Эйлер впился взглядом в его лицо и вдруг вспомнил. Он ведь слышал от Мунда, что у Гитлера есть шесть двойников, иногда они прогуливаются по саду или входят в покинутое всеми здание Рейхсканцелярии, в бывший кабинет Гитлера, где сейчас хозяйничают лишь жирные крысы.
„Неужели двойник?“
Эта догадка обожгла Эйлера. Он даже сейчас был бы рад верить, что перед ним стоит двойник, тогда возникала надежда, что сам фюрер не таков, не эта трясущаяся развалина, что тот, настоящий Гитлер ещё может что-то сделать.
„Двойник или он сам?!“ Эйлер мучительно ждал, что фюрер всё-таки заговорит. Вот он двинулся вдоль строя курсантов, поднимая и опуская правую руку в знак нацистского приветствия.
„Пусть он скажет всего лишь несколько слов, — твердил себе Эйлер, — пусть он хотя бы объяснит, почему русские в Берлине, пусть он откроет рот, чёрт побери!“
Но фюрер молчал. Он медленно обошёл строй курсантов и свернул к двери бункера, исчезнув там вместе со всей свитой. И всё закончилось.
…Через час батальон морских курсантов занимал позиции на Кенигсплац, в траншее, вырытой посреди площади и ведущей от рейхстага к зданию министерства внутренних дел. Эйлер заметил, что некоторые траншеи вели под землю, должно быть соединяясь с подвалами рейхстага.
На площадь уже ложились тяжёлые снаряды, и в траншее было трудно дышать от гари и густой пыли, не успевавшей оседать на землю, как вновь и вновь её вздымала в воздух русская артиллерия. Даже солнце в этом мрачном аду светило лишь мутным расплывающимся пятном, с трудом пробиваясь на землю сквозь дымную завесу, окутавшую весь центр Берлина.
Мунд отозвал Эйлера к запасному ходу сообщения, и они поднялись на разбитые ступеньки рейхстага, спрятавшись ото всех взоров за толстой колонной.
— Ну? — спросил Мунд, отдышавшись после быстрой ходьбы.
— Я думаю, что это был двойник, как вы мне рассказывали, господин штурмбанфюрер, — сказал Эйлер, с волнением ожидая ответа.
— Что?! — открыл рот Мунд.
— Двойник, — начал Эйлер.
— Нет, это он сам.
Неужели?
— О чём ты думаешь, болван?
— О нашем фюрере.
— Нашёл время! Фюрер кончился. Он надорвался в этой войне с русскими. Физическая жизнь Адольфа Гитлера сейчас уже не имеет для нас значения, — сказал Мунд, — но его идеи останутся в наших сердцах.
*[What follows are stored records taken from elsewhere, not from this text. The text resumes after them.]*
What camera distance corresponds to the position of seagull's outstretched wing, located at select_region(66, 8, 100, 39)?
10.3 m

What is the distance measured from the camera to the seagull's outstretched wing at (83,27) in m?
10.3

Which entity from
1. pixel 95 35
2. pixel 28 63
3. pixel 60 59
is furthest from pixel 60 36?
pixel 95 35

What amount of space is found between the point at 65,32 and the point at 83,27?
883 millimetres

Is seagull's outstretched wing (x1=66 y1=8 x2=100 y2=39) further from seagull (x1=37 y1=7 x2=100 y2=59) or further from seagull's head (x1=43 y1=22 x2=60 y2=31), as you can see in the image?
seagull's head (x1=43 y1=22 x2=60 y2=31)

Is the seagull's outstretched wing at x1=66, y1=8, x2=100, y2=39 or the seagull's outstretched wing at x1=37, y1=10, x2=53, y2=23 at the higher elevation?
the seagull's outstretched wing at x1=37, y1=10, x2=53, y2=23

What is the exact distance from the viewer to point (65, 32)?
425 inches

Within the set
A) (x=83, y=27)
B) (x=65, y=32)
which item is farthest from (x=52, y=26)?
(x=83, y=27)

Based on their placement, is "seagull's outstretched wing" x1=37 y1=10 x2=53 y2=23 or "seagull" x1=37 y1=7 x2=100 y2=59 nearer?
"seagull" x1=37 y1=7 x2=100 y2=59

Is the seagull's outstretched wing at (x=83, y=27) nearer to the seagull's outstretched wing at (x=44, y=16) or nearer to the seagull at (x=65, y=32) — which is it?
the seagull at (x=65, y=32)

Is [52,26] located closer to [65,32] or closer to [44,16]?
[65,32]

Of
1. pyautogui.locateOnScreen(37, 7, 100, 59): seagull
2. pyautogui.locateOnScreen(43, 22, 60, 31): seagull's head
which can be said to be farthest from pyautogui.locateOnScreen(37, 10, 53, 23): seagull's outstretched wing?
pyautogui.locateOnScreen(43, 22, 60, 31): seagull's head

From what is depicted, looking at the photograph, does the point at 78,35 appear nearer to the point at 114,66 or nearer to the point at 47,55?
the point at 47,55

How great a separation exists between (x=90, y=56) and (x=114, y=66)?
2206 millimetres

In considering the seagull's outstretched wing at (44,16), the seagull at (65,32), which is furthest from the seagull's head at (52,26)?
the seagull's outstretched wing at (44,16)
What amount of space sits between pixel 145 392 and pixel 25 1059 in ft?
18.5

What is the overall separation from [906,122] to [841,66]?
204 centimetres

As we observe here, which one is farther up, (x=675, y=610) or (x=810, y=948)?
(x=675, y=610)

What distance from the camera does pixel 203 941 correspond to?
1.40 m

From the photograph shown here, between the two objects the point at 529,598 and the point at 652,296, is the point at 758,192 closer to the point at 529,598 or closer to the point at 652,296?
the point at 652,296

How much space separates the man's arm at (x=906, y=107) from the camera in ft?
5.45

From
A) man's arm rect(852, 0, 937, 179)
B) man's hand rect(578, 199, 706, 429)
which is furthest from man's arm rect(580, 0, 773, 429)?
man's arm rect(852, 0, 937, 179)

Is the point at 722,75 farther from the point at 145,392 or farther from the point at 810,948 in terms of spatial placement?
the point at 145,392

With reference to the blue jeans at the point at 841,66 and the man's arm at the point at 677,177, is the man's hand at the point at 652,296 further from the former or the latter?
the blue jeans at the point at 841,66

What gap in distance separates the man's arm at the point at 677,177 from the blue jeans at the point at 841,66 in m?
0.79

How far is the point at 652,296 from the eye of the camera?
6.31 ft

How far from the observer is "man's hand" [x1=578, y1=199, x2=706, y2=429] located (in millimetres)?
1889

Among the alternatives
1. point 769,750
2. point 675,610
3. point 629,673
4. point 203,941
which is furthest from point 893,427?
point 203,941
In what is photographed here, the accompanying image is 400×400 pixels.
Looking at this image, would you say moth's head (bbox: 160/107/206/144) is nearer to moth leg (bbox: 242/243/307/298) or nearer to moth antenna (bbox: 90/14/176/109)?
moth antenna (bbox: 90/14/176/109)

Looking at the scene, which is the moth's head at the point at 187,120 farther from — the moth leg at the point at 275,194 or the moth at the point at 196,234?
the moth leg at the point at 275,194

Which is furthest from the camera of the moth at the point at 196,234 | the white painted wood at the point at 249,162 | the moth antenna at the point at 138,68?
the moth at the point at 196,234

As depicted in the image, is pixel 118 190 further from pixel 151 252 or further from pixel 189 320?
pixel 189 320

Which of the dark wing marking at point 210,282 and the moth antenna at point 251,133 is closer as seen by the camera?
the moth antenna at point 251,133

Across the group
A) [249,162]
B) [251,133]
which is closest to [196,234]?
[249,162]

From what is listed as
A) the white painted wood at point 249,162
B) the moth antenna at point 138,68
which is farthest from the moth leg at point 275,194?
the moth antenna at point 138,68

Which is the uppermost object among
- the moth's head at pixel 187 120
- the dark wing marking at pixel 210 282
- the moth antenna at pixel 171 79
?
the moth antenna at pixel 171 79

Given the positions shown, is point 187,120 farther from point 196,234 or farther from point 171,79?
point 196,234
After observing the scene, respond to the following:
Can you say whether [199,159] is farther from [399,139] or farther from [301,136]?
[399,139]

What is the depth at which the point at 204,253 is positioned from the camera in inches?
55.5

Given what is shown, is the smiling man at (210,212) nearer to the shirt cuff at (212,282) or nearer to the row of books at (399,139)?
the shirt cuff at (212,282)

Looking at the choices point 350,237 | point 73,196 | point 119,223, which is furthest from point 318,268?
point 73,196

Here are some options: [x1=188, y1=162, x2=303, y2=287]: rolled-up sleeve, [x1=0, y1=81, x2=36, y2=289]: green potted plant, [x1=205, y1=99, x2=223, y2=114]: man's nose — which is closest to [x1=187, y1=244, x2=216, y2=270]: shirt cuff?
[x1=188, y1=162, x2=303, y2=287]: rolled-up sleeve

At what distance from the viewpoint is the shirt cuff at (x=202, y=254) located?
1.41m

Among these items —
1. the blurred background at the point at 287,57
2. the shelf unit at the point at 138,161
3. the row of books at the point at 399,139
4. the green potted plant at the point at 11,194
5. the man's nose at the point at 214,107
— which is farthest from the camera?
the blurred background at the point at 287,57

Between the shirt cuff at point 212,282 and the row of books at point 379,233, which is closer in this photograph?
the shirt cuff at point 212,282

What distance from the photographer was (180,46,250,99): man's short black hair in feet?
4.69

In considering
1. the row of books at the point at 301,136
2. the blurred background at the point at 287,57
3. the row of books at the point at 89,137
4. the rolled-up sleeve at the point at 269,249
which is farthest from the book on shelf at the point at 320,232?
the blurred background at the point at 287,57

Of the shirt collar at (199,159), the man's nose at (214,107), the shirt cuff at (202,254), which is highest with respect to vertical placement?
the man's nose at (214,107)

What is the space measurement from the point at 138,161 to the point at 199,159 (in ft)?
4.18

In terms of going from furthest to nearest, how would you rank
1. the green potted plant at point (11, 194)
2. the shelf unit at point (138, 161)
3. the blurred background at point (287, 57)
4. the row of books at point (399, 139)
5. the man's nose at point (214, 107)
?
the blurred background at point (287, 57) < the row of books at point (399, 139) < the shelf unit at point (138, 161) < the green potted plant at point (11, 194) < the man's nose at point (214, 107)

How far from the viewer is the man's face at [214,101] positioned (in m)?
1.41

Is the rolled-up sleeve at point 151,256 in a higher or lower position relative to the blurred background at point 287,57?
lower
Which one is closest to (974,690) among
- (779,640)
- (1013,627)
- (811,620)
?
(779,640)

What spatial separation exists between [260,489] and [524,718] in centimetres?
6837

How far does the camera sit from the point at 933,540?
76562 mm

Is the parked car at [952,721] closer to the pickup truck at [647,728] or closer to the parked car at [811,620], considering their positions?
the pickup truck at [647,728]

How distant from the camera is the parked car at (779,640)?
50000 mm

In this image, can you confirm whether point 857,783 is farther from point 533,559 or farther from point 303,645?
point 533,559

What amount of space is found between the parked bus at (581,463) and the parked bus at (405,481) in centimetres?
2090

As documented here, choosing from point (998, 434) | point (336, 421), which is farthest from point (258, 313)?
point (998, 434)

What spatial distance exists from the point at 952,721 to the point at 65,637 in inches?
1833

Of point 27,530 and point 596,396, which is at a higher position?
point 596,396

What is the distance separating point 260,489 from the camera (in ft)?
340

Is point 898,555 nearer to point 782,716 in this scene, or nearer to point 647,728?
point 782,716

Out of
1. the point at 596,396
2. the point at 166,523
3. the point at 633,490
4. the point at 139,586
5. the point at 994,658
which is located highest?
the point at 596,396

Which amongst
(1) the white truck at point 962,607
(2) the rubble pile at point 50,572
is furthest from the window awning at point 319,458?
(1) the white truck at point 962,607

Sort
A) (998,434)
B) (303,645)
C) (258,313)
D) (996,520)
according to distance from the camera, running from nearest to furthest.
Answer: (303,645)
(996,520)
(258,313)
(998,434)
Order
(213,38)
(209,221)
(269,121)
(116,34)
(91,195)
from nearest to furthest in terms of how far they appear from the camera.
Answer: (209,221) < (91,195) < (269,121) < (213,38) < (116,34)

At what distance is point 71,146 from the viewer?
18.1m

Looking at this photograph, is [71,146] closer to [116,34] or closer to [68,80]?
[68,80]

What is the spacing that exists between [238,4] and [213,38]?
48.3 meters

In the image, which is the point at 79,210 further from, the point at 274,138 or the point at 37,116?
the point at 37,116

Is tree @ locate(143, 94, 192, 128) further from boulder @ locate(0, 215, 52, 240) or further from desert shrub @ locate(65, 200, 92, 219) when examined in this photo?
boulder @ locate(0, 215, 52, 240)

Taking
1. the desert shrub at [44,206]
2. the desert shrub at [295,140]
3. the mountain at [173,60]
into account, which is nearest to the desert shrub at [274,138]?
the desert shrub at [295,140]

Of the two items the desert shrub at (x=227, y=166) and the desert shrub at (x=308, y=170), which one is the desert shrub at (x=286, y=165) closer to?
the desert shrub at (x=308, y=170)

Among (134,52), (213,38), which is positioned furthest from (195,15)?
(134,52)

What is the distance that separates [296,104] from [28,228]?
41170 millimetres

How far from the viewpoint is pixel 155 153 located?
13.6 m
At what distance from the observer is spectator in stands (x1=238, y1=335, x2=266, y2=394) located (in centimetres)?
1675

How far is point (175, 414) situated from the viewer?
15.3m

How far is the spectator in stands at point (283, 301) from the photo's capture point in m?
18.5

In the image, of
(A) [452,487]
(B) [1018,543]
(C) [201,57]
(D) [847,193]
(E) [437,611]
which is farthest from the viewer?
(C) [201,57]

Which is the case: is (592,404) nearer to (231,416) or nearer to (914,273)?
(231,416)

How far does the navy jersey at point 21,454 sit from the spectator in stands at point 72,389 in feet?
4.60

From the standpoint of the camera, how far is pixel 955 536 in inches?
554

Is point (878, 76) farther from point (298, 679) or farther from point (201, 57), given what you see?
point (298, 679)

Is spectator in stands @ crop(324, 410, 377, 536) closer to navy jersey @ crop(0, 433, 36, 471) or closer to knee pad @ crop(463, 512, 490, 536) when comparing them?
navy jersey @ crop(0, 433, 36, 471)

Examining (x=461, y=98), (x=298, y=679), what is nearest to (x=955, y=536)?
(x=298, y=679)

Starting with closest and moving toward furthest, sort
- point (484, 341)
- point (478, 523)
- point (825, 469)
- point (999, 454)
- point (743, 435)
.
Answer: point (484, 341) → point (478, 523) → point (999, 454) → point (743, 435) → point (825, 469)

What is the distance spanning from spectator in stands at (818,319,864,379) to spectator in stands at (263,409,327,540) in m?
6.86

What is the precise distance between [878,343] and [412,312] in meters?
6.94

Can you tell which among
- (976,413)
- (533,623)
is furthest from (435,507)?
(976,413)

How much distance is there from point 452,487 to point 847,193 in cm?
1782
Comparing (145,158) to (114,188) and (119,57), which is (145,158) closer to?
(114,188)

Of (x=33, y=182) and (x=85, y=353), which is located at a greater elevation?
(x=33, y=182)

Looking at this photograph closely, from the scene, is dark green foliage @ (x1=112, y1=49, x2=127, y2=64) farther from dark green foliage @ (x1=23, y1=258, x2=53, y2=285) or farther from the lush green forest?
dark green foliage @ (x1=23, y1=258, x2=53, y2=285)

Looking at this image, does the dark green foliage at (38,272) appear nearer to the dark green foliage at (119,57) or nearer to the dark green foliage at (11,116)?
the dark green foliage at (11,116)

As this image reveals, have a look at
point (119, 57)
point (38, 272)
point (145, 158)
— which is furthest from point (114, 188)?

Идеи выше личности. Понял?
— Не всё. А что же будет с Берлином? — спросил поражённый Эйлер.
— Берлин тоже спёкся. Временно мы теряем его. Нам здесь больше нечего делать — в этой будущей русской колонии. Я лично предпочитаю американскую провинцию. А сейчас надо сматываться.
— Куда?
— К чёрту! — крикнул Мунд в самое ухо Эйлеру, потому что рядом разорвалась мина. — Мы уходим на запад!
17
Генерал Свиридов сумел сохранить дивизионную разведку для… разведки, не поддавшись соблазну, а порой и жестокой необходимости разбросать людей в штурмовые группы. Он сумел сохранить людей, хотя не раз находился почти на грани решения отдать разведчиков в полки и батальоны и при штурме Одерской обороны, и б тяжёлых боях за Врицен, и теперь, в Берлине, где каждый квартал, улицу и дом приходилось брать, как крепость, где немцы вели, по сути дела, „трёхэтажную войну“ — в воздухе, на земле и под землёй — в тоннелях и станциях метро.
Об этом Самсонову и Сергею рассказывал майор Окунев со всем уважением к дальновидной выдержке комдива.